If a life insurance policy lapses within a specified period – usually two years – the insurer can recover a portion of the upfront commission from the adviser. But beyond that period, all bets are off. Advisers have an incentive to switch clients to new policies to earn another upfront commission.

FMA director of regulation Liam Mason says the investigation found the majority of advisers don't have high levels of replacement business (where clients are switched from one policy to the next). "However, there is a clear link between high rates of replacement business in certain areas and high upfront commissions."

Likewise, the promise of overseas trips was an effective incentive for policy replacement. From April 2011 to March 2015, insurers paid for advisers to visit destinations such as Shanghai, Prague, Las Vegas, Hollywood, Rome, New York and Rio de Janeiro. One adviser enjoyed 10 trips over four years.

How consumers lose

Where policies are unnecessarily replaced (called "churn"), consumers will be the biggest losers.

Poor advice

Advisers chasing another payday may advise their customers to take out either an inferior policy or one that charges higher premiums for marginal benefit. Across the ditch, the Australian Securities and Investments Commission found life insurance advice given to more than a third of consumers didn’t meet the required legal standard. Advisers were more likely to give substandard advice when paid an upfront commission.

Risk of non-disclosure

When consumers take out life insurance, they have a duty to disclose “material facts” that may influence an insurer’s decision to cover them. If they don’t, the insurer can refuse their claims and cancel their policy. Consumers who are churned from policy to policy have an increased chance of accidentally failing to disclose a material fact.

Higher premiums

According to a 2015 report by Melville Jessup Weaver, a firm of consulting actuaries, the churn of life insurance policies adds 10 to 15 percent to industry expenses. The firm said that in a billion-dollar industry, this equates to more than $100 million every year in extra costs. Consumers wear these costs in the form of higher premiums.

Fixing the situation

The Financial Advisers Act is under review. One issue is the regulation of commissions and other conflicts of interest.

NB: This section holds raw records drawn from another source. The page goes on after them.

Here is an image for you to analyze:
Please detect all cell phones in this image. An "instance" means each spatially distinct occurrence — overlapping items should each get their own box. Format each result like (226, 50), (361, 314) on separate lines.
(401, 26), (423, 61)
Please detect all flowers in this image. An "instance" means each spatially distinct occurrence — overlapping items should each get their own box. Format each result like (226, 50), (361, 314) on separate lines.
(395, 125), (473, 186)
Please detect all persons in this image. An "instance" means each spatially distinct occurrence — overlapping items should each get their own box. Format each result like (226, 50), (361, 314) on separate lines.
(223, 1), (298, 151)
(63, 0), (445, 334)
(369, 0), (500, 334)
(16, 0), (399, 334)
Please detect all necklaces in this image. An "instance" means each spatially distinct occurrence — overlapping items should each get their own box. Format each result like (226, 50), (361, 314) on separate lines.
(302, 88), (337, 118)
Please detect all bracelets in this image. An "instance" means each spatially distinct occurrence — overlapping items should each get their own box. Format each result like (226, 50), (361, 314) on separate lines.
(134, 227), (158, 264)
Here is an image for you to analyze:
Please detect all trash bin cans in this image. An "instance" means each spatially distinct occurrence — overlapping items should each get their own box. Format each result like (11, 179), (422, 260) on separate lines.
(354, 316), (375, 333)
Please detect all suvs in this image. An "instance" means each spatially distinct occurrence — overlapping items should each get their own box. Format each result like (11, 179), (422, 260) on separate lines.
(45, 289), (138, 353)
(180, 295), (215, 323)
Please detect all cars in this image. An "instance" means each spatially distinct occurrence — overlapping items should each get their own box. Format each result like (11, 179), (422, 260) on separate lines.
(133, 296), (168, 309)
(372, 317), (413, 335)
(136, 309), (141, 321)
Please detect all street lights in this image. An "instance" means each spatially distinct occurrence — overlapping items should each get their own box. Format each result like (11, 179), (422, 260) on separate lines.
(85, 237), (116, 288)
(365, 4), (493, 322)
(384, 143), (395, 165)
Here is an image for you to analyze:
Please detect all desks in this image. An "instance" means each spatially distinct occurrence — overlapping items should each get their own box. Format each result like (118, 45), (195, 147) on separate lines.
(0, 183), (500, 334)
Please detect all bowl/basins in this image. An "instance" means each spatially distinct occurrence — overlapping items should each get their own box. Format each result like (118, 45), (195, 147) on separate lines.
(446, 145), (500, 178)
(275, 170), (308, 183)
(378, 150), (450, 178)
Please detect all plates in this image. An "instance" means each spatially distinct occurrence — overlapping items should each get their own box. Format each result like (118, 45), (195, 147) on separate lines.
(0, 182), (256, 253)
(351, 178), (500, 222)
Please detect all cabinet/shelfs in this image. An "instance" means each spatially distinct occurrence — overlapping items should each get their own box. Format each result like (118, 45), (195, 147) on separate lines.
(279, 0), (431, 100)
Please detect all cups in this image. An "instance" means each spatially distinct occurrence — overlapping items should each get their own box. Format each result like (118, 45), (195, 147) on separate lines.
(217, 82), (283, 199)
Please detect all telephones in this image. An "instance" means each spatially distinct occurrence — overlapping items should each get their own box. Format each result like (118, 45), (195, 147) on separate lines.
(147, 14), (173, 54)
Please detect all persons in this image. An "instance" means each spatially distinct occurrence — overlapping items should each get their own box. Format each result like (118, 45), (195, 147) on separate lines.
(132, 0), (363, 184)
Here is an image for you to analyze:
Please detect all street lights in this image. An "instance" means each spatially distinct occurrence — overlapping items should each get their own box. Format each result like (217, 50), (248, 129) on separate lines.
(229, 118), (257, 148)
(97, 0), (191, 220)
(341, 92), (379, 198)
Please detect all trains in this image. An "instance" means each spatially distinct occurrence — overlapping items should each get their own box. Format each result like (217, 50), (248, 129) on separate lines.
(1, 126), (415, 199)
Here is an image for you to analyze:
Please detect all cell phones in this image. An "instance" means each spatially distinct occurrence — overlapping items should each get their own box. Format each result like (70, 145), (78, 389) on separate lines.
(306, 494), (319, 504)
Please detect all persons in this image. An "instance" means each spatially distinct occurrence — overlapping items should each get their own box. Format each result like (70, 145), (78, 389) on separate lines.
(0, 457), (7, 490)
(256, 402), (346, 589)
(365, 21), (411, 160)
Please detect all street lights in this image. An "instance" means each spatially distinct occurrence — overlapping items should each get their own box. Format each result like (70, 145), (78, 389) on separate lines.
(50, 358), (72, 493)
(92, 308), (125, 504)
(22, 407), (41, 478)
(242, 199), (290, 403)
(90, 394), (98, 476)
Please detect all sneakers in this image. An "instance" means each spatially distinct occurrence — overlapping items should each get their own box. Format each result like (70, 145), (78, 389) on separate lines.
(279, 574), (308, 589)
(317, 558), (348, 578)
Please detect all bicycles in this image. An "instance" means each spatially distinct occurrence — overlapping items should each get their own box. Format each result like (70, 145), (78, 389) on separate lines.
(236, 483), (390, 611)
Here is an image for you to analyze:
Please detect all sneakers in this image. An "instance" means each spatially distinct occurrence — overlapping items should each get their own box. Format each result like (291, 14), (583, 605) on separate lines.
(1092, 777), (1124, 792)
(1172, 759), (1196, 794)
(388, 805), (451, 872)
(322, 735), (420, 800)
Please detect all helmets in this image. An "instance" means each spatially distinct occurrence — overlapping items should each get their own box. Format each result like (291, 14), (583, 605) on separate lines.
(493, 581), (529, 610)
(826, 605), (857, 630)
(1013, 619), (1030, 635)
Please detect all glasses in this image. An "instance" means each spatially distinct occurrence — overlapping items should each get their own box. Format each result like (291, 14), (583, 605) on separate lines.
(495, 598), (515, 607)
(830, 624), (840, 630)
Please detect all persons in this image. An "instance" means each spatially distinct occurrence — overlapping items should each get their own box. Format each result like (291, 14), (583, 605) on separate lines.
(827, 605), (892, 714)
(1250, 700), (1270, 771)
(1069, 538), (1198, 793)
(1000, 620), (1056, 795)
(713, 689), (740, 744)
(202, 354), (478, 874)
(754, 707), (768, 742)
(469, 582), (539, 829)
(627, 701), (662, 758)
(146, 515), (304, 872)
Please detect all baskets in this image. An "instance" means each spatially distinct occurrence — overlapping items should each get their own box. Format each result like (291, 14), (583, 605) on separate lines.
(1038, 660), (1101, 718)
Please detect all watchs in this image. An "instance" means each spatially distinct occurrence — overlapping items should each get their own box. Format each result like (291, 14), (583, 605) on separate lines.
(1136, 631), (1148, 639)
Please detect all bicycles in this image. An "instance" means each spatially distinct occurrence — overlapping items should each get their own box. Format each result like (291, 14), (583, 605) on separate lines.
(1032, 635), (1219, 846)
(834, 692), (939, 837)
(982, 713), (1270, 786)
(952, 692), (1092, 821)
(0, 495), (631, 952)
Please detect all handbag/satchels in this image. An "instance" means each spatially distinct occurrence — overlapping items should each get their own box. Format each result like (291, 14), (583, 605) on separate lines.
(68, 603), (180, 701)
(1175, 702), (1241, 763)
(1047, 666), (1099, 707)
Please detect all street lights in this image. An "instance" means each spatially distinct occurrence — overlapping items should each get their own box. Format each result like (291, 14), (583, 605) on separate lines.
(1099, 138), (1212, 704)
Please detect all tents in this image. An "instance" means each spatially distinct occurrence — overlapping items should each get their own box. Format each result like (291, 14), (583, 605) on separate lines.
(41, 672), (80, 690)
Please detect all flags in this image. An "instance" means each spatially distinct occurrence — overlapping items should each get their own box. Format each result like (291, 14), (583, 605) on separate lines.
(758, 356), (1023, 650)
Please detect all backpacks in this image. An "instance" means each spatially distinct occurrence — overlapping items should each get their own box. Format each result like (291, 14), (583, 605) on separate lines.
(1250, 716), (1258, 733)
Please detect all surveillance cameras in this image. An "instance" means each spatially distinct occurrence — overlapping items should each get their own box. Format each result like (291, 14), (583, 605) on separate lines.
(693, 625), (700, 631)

We believe life insurance commissions and soft dollar incentives should be phased out under the revised Act. At a minimum, all advisers should be required to disclose what they stand to make from selling a particular policy. That way, consumers could better grasp the function of advisers within the life insurance industry.

We think there are other gaps in consumer protection that need to be addressed:

  • Life insurance policies are routinely updated with add-ons of limited value to consumers. As a result, policies have become increasingly complicated. Insurers should be required to list their policy’s core benefits in a simple, standardised one-page summary. This would make it easier for consumers to compare products.
  • Insurers and other financial service providers must belong to an independent dispute resolution scheme. But these schemes aren’t required to publish data on which insurers are subject to the most complaints (and which complaints are upheld). Consumers would benefit if they could access this data and insurers would be spurred to provide better customer service.
  • Consumers who fail to disclose material facts, such as past medical conditions, may find their claims are rejected and their policies are cancelled – even if the omission was an honest mistake. We think an insurer’s ability to reject claims based on accidental non-disclosure needs to be restricted.